* WORK INSTRUCTIONS
Gather all lines in the entries below that include the word "Vietnam".

* INFORMATION GIVEN
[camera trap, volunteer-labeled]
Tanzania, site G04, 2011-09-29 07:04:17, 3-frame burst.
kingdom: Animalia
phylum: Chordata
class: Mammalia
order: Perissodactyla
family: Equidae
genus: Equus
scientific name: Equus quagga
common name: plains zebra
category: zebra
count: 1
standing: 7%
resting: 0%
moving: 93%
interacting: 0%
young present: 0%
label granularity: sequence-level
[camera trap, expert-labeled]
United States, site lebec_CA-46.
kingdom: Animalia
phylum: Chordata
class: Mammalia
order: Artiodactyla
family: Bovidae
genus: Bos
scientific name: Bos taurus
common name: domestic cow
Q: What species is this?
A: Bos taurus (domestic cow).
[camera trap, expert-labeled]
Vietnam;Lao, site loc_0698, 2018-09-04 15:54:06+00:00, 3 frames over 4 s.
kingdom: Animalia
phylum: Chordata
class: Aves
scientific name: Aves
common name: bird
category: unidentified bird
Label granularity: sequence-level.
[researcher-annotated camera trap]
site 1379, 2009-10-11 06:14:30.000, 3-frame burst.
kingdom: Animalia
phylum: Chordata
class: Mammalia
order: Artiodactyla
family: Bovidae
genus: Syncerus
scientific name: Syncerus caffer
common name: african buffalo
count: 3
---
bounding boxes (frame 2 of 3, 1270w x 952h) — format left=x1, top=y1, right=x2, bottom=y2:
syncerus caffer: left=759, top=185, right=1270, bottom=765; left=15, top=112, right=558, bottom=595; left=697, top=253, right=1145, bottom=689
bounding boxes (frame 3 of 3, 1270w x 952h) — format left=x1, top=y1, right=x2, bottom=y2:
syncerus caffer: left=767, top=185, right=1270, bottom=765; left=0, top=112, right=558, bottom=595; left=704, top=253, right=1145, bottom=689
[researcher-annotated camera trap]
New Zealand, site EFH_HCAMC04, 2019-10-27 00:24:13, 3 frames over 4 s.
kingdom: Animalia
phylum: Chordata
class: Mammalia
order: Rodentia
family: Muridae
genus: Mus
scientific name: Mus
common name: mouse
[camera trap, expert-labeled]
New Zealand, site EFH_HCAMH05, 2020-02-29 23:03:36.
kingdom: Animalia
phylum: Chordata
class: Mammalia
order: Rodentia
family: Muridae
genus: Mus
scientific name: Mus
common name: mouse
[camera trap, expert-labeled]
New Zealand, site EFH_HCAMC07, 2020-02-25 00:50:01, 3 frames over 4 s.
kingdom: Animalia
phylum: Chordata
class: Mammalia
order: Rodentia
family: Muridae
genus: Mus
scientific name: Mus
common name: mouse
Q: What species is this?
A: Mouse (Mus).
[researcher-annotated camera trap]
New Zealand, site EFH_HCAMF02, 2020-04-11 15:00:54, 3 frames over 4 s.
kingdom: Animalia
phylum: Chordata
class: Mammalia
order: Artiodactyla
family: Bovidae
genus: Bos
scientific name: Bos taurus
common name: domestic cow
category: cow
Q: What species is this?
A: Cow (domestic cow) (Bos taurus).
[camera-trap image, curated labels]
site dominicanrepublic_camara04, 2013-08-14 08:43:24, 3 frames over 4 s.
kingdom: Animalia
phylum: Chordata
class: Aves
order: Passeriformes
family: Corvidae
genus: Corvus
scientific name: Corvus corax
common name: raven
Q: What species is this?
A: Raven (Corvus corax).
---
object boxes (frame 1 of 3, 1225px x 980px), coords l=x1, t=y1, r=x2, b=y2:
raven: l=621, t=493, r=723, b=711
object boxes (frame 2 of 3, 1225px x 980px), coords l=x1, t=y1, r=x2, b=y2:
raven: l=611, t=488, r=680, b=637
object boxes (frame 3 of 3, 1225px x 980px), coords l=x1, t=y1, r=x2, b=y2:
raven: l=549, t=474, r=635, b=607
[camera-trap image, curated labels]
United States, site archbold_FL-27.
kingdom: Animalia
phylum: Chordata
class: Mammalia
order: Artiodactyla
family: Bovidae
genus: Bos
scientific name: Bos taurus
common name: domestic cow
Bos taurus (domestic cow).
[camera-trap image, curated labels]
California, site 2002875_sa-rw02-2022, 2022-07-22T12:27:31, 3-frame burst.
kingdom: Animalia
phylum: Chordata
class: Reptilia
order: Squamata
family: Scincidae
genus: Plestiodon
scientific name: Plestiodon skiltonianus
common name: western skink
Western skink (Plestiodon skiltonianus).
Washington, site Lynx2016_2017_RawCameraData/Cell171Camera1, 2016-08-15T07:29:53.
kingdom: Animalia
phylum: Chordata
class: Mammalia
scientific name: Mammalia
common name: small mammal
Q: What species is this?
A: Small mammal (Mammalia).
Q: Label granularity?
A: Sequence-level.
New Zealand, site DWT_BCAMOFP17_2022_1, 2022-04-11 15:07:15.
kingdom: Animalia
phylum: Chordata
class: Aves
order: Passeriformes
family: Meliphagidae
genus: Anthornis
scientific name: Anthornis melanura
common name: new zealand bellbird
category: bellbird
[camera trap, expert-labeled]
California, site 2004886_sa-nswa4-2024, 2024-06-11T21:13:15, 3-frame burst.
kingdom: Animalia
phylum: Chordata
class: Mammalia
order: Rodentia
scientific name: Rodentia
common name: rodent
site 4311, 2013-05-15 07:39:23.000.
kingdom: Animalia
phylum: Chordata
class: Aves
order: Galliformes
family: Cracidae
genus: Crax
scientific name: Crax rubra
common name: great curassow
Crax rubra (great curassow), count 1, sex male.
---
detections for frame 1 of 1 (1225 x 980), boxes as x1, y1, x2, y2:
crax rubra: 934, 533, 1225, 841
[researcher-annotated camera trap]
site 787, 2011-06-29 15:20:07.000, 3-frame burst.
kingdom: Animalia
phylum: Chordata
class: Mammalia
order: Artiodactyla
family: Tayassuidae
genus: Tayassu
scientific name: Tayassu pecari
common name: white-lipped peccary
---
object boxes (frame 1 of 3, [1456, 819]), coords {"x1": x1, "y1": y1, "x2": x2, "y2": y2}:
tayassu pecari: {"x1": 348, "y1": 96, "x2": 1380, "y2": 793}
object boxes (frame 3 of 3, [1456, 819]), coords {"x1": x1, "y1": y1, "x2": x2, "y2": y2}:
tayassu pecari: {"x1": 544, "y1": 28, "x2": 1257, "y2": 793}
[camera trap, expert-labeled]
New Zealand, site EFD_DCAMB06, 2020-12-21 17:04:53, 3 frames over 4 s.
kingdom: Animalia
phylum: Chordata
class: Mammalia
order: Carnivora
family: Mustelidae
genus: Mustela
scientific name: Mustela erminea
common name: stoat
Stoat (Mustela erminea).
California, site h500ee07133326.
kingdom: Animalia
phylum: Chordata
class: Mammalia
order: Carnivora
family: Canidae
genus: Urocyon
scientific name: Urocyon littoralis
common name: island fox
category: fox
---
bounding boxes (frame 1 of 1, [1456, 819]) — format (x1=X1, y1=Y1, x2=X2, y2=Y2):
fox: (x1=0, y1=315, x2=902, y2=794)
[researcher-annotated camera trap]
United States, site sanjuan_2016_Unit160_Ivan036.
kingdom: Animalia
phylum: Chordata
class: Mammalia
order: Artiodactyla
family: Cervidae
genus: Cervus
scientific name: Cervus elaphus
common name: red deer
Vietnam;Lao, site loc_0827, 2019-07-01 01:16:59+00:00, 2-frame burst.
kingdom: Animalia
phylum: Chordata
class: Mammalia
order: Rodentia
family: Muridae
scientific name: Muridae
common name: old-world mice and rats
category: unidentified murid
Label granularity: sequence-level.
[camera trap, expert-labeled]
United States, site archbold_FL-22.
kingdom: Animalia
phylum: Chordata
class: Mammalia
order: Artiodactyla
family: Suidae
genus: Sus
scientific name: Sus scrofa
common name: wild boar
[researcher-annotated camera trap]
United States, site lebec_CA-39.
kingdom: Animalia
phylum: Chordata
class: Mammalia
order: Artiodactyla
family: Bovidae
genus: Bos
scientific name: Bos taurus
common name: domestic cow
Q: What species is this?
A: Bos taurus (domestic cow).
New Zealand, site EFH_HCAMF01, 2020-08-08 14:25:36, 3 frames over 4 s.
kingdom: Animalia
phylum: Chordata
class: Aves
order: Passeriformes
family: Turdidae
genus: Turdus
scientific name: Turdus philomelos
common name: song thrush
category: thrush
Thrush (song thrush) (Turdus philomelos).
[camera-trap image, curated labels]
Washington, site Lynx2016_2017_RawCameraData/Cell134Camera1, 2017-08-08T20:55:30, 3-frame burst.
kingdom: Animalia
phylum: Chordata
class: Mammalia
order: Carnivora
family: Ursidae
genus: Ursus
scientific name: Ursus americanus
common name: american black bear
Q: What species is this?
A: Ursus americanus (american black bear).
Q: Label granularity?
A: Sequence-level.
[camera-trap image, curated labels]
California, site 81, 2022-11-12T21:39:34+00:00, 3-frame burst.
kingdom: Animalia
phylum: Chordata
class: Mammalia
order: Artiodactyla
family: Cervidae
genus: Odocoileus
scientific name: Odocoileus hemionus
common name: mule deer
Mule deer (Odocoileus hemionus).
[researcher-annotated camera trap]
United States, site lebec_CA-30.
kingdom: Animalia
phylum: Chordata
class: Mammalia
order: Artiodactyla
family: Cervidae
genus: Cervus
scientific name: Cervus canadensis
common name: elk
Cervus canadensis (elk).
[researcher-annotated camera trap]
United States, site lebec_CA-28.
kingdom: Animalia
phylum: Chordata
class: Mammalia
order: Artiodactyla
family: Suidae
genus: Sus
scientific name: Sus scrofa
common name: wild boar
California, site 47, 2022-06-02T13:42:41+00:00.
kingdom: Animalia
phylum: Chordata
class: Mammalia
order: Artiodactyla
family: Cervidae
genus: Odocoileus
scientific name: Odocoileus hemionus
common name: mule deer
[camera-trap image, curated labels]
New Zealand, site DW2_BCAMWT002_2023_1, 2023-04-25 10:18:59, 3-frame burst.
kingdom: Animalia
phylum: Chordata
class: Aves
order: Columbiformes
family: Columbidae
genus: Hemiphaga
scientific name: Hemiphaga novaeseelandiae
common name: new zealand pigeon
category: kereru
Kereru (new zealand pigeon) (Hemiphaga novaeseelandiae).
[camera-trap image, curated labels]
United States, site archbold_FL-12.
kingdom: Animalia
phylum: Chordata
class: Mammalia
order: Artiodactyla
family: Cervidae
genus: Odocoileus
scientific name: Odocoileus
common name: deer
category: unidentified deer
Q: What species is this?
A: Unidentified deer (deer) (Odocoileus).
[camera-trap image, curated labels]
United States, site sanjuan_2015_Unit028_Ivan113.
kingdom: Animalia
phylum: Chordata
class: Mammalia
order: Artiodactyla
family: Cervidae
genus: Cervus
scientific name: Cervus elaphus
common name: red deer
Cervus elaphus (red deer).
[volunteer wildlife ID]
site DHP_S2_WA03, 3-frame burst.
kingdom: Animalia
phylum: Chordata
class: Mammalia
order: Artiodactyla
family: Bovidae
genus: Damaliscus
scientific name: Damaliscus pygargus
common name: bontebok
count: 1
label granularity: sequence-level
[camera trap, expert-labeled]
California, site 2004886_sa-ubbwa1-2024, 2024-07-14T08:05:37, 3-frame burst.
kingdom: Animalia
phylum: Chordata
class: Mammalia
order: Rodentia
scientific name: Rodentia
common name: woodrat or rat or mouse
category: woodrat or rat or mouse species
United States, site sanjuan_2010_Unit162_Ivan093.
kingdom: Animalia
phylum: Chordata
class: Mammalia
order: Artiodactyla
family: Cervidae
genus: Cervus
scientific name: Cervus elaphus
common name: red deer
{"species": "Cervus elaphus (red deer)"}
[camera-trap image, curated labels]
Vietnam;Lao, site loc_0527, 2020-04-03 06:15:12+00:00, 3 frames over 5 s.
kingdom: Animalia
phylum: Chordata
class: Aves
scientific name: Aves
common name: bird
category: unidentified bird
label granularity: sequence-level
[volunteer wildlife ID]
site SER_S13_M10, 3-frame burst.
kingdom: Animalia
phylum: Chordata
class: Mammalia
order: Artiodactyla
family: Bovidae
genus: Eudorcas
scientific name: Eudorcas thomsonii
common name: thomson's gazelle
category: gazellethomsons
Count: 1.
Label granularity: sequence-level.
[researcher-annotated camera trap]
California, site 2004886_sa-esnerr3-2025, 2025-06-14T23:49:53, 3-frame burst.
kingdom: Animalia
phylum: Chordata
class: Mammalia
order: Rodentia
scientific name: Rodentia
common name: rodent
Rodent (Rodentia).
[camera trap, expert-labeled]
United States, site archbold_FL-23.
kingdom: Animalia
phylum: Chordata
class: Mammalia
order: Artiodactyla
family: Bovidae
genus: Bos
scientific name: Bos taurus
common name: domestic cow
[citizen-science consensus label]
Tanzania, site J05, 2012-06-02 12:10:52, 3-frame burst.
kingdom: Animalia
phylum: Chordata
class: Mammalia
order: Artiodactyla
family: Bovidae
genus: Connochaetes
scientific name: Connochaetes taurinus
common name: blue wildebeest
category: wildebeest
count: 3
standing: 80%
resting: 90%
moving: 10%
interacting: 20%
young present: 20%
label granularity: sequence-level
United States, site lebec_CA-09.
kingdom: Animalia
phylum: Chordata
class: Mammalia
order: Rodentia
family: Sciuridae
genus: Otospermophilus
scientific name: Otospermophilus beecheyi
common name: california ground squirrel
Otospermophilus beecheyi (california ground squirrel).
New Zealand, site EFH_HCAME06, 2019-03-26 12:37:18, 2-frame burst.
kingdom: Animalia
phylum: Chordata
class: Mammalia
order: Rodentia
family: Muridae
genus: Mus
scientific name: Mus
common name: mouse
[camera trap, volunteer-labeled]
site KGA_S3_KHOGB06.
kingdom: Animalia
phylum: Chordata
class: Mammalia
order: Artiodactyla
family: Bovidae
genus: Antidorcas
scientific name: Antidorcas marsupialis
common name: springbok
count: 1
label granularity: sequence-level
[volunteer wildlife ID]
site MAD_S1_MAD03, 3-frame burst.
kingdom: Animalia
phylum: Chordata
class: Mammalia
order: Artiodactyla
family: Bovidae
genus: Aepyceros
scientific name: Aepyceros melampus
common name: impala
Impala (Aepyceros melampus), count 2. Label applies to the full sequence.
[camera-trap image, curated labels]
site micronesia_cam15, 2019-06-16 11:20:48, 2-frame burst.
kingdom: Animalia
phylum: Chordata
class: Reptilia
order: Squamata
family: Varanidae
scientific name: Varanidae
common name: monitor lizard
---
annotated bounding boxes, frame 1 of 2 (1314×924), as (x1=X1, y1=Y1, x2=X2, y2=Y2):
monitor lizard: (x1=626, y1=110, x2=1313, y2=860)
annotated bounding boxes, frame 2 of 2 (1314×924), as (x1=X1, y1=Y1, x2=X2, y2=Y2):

* EXPECTED ANSWER
Vietnam;Lao, site loc_0698, 2018-09-04 15:54:06+00:00, 3 frames over 4 s.
Vietnam;Lao, site loc_0827, 2019-07-01 01:16:59+00:00, 2-frame burst.
Vietnam;Lao, site loc_0527, 2020-04-03 06:15:12+00:00, 3 frames over 5 s.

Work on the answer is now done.